Excerpt.
---+---

When the testing systems work, a single problem can result in seven bug reports, each of which must be understood and answered separately. So developers have to learn how to interact with each testing system. Christoph Hellwig interjected that he has never gotten a duplicate bug report from an automated testing system, but others have had different experiences. And, to the extent that duplicate reports do not happen, it indicates that the testing systems are not functional — they are not detecting the problems.
Laura Abbott pointed out that many of the testing systems are not doing the same thing; their coverage is different, but they still have to reimplement much of the same infrastructure. Thomas Gleixner replied that the problem is at the other end: there is no centralized view of the testing that is happening. There are far more than seven systems, he said; many companies have their own internal testing operations. There is no way to figure out whether the same problem has been observed by multiple systems. Some years ago, the kerneloops site provided a clear view of where the problem hotspots were; now a developer might get a random email and can't correlate reports even when they refer to the same problem.
Ts'o said that these systems will have to learn to talk to each other, which will require a lot of engineering work. But beyond that, even the systems we have now appear to be overwhelmed. Once upon a time, the 0day robot was effective, testing patches and sending results within hours. Now he will get a report five days later for a bug in a patch that has already been superseded by two new versions. Since there is no unique ID attached to patches, there is no way for the testing system to recognize updated versions. Gerrit has solved this problem, but "everybody hates it", and there is little acceptance of change IDs for patches. It all works nicely within Google, he said, but it requires a lot of internal infrastructure. He wondered whether the kernel community could ever have the same thing.
Dave Miller said that many companies and individuals are replicating this kind of testing infrastructure; that is the source of the scalability problem. Now, he said, he has to merge patches in batches before doing a test build; if something is bad, he will lose a bunch of time unwinding that work. He would much rather get pull requests with build reports attached so that he can act on them without running into trivial problems. The 0day robot used to help in that regard, but it has lost its effectiveness. Abbott wondered if all this effort could be centralized somewhere; given that the kernelci.org effort is moving into the Linux Foundation, perhaps efforts could be focused there.

---+---

Given problem A. According to the kernel testing excerpt, how many bug reports can a single problem produce when the testing systems work?
Given problem B. List every person named in the kernel testing excerpt, as each is named there.
Given problem C. Duplicate the stretch of the kernel testing excerpt from "Laura Abbott pointed" through "the same problem.".
The records are separate material and have no connection to the kernel testing excerpt.

Supplied material.
---+---

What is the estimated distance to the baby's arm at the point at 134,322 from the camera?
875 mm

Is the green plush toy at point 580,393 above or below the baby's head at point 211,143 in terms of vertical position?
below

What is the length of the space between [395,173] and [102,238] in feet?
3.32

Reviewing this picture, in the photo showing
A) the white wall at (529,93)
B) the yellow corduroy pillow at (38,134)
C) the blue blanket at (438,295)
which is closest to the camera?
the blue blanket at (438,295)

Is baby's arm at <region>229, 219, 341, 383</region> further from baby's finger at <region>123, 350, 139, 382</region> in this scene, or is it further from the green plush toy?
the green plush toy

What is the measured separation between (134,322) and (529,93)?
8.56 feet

---+---

Task response A. Seven.

Task response B. Christoph Hellwig, Laura Abbott, Thomas Gleixner, Ts'o, Dave Miller

Task response C.
Laura Abbott pointed out that many of the testing systems are not doing the same thing; their coverage is different, but they still have to reimplement much of the same infrastructure. Thomas Gleixner replied that the problem is at the other end: there is no centralized view of the testing that is happening. There are far more than seven systems, he said; many companies have their own internal testing operations. There is no way to figure out whether the same problem has been observed by multiple systems. Some years ago, the kerneloops site provided a clear view of where the problem hotspots were; now a developer might get a random email and can't correlate reports even when they refer to the same problem.